*** Opening DATA FOR PROCESSING ***

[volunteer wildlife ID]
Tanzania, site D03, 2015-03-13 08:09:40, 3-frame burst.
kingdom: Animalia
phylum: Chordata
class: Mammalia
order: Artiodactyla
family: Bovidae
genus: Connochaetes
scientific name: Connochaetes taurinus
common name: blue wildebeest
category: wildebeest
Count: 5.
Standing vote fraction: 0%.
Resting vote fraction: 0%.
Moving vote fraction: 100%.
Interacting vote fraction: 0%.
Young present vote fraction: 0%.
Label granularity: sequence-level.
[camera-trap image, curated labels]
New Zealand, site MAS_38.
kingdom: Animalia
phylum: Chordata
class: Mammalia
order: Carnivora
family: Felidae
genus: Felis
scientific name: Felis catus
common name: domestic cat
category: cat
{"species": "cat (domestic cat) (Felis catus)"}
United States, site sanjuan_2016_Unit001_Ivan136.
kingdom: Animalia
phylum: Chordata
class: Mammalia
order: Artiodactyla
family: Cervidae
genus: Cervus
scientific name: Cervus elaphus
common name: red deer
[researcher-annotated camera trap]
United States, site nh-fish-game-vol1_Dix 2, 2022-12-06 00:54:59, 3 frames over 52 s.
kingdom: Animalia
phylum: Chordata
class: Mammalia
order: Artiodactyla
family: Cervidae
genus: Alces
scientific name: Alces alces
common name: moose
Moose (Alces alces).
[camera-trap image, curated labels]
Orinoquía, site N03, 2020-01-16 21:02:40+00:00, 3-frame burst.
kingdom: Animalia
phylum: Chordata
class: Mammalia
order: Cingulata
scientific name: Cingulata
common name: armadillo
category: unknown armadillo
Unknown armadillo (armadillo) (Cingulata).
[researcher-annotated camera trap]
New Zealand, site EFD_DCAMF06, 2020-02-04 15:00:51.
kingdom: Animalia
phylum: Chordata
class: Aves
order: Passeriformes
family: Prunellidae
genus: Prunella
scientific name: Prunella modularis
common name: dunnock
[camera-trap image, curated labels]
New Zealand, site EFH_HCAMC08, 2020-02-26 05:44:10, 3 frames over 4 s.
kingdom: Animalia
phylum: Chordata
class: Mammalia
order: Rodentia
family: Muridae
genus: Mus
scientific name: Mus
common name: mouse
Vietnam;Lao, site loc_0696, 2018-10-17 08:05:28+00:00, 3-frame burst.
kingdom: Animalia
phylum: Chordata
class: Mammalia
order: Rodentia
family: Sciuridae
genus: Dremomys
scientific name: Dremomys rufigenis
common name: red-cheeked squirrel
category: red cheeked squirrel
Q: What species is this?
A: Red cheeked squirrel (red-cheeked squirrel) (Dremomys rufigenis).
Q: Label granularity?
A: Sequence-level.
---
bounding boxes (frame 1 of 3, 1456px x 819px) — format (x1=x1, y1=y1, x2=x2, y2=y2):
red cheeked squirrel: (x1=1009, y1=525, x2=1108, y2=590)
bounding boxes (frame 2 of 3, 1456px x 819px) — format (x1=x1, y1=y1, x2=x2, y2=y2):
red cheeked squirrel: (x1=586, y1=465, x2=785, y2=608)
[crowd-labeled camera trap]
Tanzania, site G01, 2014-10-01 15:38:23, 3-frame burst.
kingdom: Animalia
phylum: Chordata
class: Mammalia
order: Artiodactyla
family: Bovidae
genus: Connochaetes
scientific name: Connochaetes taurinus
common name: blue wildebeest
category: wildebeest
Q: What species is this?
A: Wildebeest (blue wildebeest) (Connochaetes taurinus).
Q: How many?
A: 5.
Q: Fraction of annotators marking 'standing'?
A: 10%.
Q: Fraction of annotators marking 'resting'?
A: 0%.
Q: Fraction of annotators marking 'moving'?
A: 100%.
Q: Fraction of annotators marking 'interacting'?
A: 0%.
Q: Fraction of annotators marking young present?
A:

*** Closing DATA FOR PROCESSING ***

* **INSTRUCTIONS TO FOLLOW**: Among the lines of the data, find every one that holds "over" and copy it.

* **RESPONSE**:
United States, site nh-fish-game-vol1_Dix 2, 2022-12-06 00:54:59, 3 frames over 52 s.
New Zealand, site EFH_HCAMC08, 2020-02-26 05:44:10, 3 frames over 4 s.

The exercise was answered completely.